MySQL子查询(subqueries)优化——派生条件下推
作者:黄华亮,现任Oracle MySQL大中华区MySQL解决方案工程师,专注MySQL技术十余年,对MySQL和开源数据库有丰富的实践经验。
1.序言
最近遇到了不少MySQL性能优化的案例,都和子查询有关,今天就这个话题做一定的分析。
首先,很多数据库的从业者都会有一种感觉,MySQL的优化器较弱,这可能是固化在MySQL早期版本的认识,现如今,MySQL在8.0已经在优化器方面做了非常多的优化。而子查询的优化通常也会令DBA感受一些压力,通常DBA会建议研发不要写复杂的子查询SQL,但现实却经常打脸,一些框架封装生成的SQL或一些外采系统,改写SQL变得不太实际,因此对SQL上优化在关键时候也非常有效。今天我就子查询派生条件下推做一些讨论。
2.派生条件下推
2.1 何为派生条件下推,翻译官方的描述如下:
MySQL 8.0.22及更高版本支持符合条件的子查询的派生条件下推。对于如SELECT*FROM(SELECT i,j FROM t1)as dt WHERE i>常量之类的查询,在许多情况下,可以将外部WHERE条件下推到派生表,在这种情况下,会导致SELECT*FROM(SELECT i、j FROM t1 WHERE i>常量)as dt。当派生表无法合并到外部查询中时(例如:如果派生表使用聚合),将外部WHERE条件下推到派生表应该会减少需要处理的行数,从而加快查询的执行。 https://dev.mysql.com/doc/refman/8.0/en/derived-condition-pushdown-optimization.html
派生条件下推一句话理解即为:外查询与派生表相关的条件会被推入到派生表中作为条件,以减少处理的数据行数,加速查询速度。
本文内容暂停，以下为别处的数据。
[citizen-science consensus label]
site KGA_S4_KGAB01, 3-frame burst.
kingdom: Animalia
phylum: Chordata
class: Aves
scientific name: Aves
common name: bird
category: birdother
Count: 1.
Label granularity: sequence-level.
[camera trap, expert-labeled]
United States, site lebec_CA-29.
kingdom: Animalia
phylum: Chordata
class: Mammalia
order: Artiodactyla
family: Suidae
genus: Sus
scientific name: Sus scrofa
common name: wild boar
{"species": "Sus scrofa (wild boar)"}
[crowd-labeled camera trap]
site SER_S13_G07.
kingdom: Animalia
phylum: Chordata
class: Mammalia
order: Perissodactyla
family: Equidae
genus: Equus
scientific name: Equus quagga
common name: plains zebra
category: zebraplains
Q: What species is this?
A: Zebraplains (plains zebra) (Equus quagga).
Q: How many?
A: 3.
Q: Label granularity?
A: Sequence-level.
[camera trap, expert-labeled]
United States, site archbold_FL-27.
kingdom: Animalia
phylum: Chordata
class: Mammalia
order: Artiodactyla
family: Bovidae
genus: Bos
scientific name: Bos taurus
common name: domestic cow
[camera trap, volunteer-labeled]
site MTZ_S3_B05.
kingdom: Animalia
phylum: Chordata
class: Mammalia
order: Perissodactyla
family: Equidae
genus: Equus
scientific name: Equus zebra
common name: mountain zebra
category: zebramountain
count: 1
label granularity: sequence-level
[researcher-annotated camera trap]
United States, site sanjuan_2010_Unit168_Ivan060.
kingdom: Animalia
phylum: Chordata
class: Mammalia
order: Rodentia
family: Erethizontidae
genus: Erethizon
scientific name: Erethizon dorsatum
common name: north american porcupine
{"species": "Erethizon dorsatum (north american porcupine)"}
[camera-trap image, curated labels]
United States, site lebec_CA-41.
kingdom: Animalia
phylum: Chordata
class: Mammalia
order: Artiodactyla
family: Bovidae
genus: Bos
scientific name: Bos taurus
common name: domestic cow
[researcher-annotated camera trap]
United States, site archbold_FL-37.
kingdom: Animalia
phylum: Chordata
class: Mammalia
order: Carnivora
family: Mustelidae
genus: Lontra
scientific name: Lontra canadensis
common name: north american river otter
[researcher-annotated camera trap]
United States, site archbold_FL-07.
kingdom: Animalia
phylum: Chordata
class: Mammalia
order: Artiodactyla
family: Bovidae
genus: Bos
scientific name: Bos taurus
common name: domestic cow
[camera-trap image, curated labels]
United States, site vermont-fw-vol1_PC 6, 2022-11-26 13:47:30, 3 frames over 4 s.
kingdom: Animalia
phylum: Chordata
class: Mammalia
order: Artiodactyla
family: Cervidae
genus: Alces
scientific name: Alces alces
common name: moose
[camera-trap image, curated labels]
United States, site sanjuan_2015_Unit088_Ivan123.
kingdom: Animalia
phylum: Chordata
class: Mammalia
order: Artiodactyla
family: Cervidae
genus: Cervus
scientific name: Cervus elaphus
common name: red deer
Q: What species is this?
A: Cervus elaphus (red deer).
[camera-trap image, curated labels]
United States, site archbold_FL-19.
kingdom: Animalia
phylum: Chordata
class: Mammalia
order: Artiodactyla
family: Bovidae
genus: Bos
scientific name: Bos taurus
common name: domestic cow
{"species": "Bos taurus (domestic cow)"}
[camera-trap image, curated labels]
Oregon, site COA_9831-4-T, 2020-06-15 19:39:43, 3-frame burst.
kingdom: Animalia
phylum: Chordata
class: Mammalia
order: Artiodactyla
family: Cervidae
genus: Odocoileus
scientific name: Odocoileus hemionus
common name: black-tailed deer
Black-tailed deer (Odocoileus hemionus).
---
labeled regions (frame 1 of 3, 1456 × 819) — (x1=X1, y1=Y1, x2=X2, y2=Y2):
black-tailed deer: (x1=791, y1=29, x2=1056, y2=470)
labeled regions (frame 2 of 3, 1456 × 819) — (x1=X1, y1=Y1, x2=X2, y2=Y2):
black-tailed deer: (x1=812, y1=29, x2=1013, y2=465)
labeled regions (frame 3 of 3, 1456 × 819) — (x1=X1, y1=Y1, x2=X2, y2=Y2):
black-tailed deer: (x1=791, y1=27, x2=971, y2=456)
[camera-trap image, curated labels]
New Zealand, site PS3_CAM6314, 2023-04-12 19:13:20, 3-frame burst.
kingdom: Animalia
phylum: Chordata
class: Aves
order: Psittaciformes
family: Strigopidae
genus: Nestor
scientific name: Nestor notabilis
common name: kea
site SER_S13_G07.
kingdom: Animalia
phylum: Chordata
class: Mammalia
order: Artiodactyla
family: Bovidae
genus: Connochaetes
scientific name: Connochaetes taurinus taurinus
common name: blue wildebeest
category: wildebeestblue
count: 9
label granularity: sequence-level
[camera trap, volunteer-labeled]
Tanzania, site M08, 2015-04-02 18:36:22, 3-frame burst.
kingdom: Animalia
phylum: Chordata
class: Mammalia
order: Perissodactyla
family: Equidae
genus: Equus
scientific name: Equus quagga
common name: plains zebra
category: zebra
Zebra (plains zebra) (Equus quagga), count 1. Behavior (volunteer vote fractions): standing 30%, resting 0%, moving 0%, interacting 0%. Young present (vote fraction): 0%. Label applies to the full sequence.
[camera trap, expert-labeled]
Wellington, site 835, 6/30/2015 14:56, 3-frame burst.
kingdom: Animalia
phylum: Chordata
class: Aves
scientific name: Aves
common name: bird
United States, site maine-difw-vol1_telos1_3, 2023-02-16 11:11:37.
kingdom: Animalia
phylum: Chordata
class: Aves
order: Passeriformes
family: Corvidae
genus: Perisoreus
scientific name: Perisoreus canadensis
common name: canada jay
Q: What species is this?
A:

派生表 (Derived Table):派生表是在查询FROM子句的范围内生成表的表达式。例如,SELECT语句FROM子句中的子查询是派生表:
代码语言:javascript复制SELECT ... FROM (subquery) [AS] tb_alias_name ...
JSON_TABLE()函数生成一个表,并提供另一种创建派生表的方法:
代码语言:javascript复制SELECT * FROM JSON_TABLE(arg_list) [AS] tb_alias_name ...
[AS]tb_alias_name子句是必需的,因为FROM子句中的每个表都必须有一个名称。派生表中的任何列都必须具有唯一的名称。或者tb_alias_name后面可以跟一个带括号的派生表列名称列表:
代码语言:javascript复制SELECT ... FROM (subquery) [AS] tb_alias_name (col_list) ...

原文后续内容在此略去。